**ABOUT THIS TASK:**
Which lines in the records below contain the word "Removed"? Copy each one.

**SOURCE RECORDS:**
----
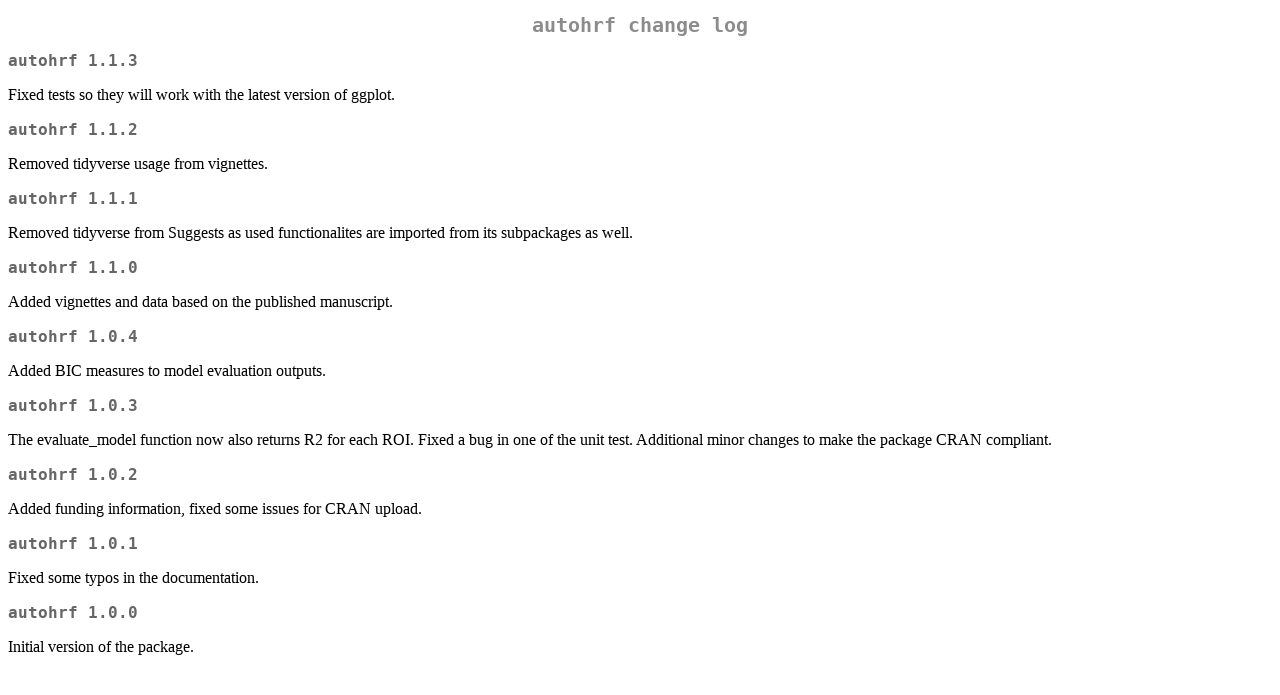

--- FILE ---
content_type: text/html
request_url: https://cran.uni-muenster.de/web/packages/autohrf/news/news.html
body_size: 868
content:
<!DOCTYPE html>
<html xmlns="http://www.w3.org/1999/xhtml" lang="" xml:lang="">
<head>
  <meta charset="utf-8" />
  <meta name="generator" content="pandoc" />
  <meta name="viewport" content="width=device-width, initial-scale=1.0, user-scalable=yes" />
  <title>NEWS</title>
  <style>
    code{white-space: pre-wrap;}
    span.smallcaps{font-variant: small-caps;}
    span.underline{text-decoration: underline;}
    div.column{display: inline-block; vertical-align: top; width: 50%;}
    div.hanging-indent{margin-left: 1.5em; text-indent: -1.5em;}
    ul.task-list{list-style: none;}
  </style>
  <link rel="stylesheet" href="../../../CRAN_web.css" />
</head>
<body>
<h1 id="autohrf-change-log">autohrf change log</h1>
<h2 id="autohrf-1.1.3">autohrf 1.1.3</h2>
<p>Fixed tests so they will work with the latest version of ggplot.</p>
<h2 id="autohrf-1.1.2">autohrf 1.1.2</h2>
<p>Removed tidyverse usage from vignettes.</p>
<h2 id="autohrf-1.1.1">autohrf 1.1.1</h2>
<p>Removed tidyverse from Suggests as used functionalites are imported
from its subpackages as well.</p>
<h2 id="autohrf-1.1.0">autohrf 1.1.0</h2>
<p>Added vignettes and data based on the published manuscript.</p>
<h2 id="autohrf-1.0.4">autohrf 1.0.4</h2>
<p>Added BIC measures to model evaluation outputs.</p>
<h2 id="autohrf-1.0.3">autohrf 1.0.3</h2>
<p>The evaluate_model function now also returns R2 for each ROI. Fixed a
bug in one of the unit test. Additional minor changes to make the
package CRAN compliant.</p>
<h2 id="autohrf-1.0.2">autohrf 1.0.2</h2>
<p>Added funding information, fixed some issues for CRAN upload.</p>
<h2 id="autohrf-1.0.1">autohrf 1.0.1</h2>
<p>Fixed some typos in the documentation.</p>
<h2 id="autohrf-1.0.0">autohrf 1.0.0</h2>
<p>Initial version of the package.</p>
</body>
</html>
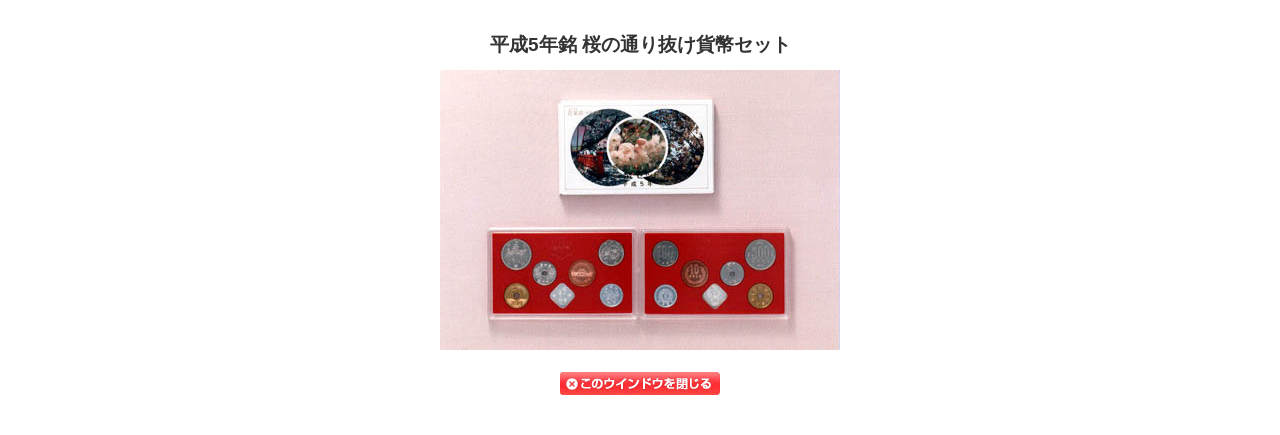

--- FILE ---
content_type: text/html; charset=UTF-8
request_url: https://www.mint.go.jp/popup/data_event_kahei_page009.html
body_size: 2527
content:
<!DOCTYPE html>
<head>
<meta name="viewport" content="width=device-width, initial-scale=1">
<meta http-equiv="Content-Type" content="text/html; charset=UTF-8" />
<meta http-equiv="Content-Style-Type" content="text/css" />
<meta http-equiv="content-script-type" content="text/javascript" />
<meta name="description" content="" />
<meta name="keywords" content="" />
<title>造幣局  :  平成5年銘 桜の通り抜け貨幣セット</title>
<link rel="stylesheet" href="https://www.mint.go.jp/mint/themes/mint/style.css" type="text/css"/>
</head>
<body id="sp" class="popup-body">
<div id="content">
  <div id="content-inner-top">
    <div id="content-main-top">
      <div id="content-f">
              <div class="entry_cont"><!--エントリー記事-->
          <div class="entry_text">
          <div id="popup-data_event_kahei_page009" class="mint-popup">
<h1>平成5年銘 桜の通り抜け貨幣セット</h1>
<p><img src="/media/resources/htdocs/data/event_kahei/img/page009.jpg" width="400" height="280" alt="平成5年銘 桜の通り抜け貨幣セットの画像" /></p>
<div class="button button2"><a onclick="javascript:window.close (); return false;" onkeypress=""><img loading="lazy" src="/media/resources/htdocs/img/popup_close.gif" width="160" height="23" alt="ウィンドウを閉じる" /></a></div>
</div>
          </div>
        </div><!--//エントリー記事-->
            </div>
    </div>
    <div class="clear"></div>
  </div>
</div>


<script type="text/javascript">
<!--
// under IE8, change [&apos;] to [&#39;]
var msie=navigator.appVersion.toLowerCase();
msie=(msie.indexOf('msie')>-1)?parseInt(msie.replace(/.*msie[ ]/,'').match(/^[0-9]+/)):0;
if( msie!=0 && msie<=8 ){
	var targetText;
	var subText;
	targetText = document.getElementById("content").innerHTML;
	subText = targetText.replace(/&amp;apos;/g, "&#39;");
	document.getElementById("content").innerHTML = subText;
	targetText = document.title;
	subText = targetText.replace(/&apos;/g, "'");
	document.title = subText;
}
// -->
</script>
<!-- Matomo -->
<script>
  var _paq = window._paq = window._paq || [];
  /* tracker methods like "setCustomDimension" should be called before "trackPageView" */
  _paq.push(['trackPageView']);
  _paq.push(['enableLinkTracking']);
  (function() {
    var u="/matomo/";
    _paq.push(['setTrackerUrl', u+'matomo.php']);
    _paq.push(['setSiteId', '2']);
    var d=document, g=d.createElement('script'), s=d.getElementsByTagName('script')[0];
    g.async=true; g.src=u+'matomo.js'; s.parentNode.insertBefore(g,s);
  })();
</script>
<!-- End Matomo Code -->
</body>
</html>
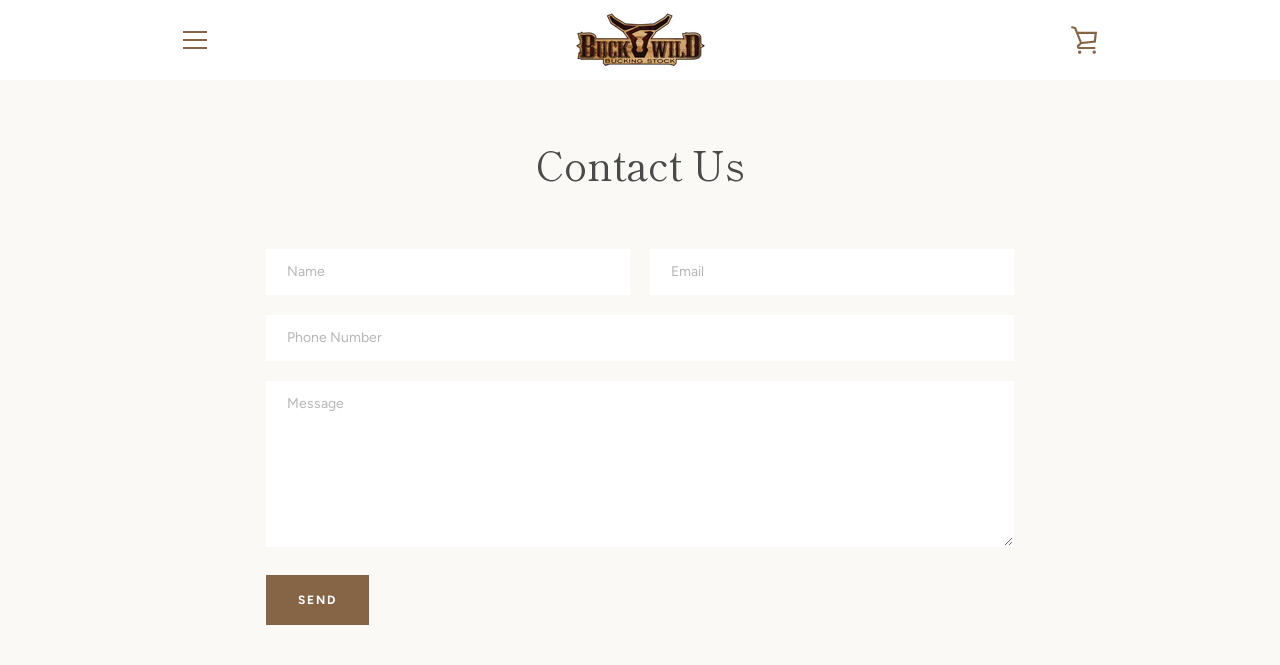

--- FILE ---
content_type: text/javascript
request_url: https://buckwildbuckingstock.com/cdn/shop/t/2/assets/custom.js?v=101612360477050417211628015285
body_size: -781
content:
//# sourceMappingURL=/cdn/shop/t/2/assets/custom.js.map?v=101612360477050417211628015285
----
**EXERCISE RESULT:**
<p>Removed tidyverse usage from vignettes.</p>
<p>Removed tidyverse from Suggests as used functionalites are imported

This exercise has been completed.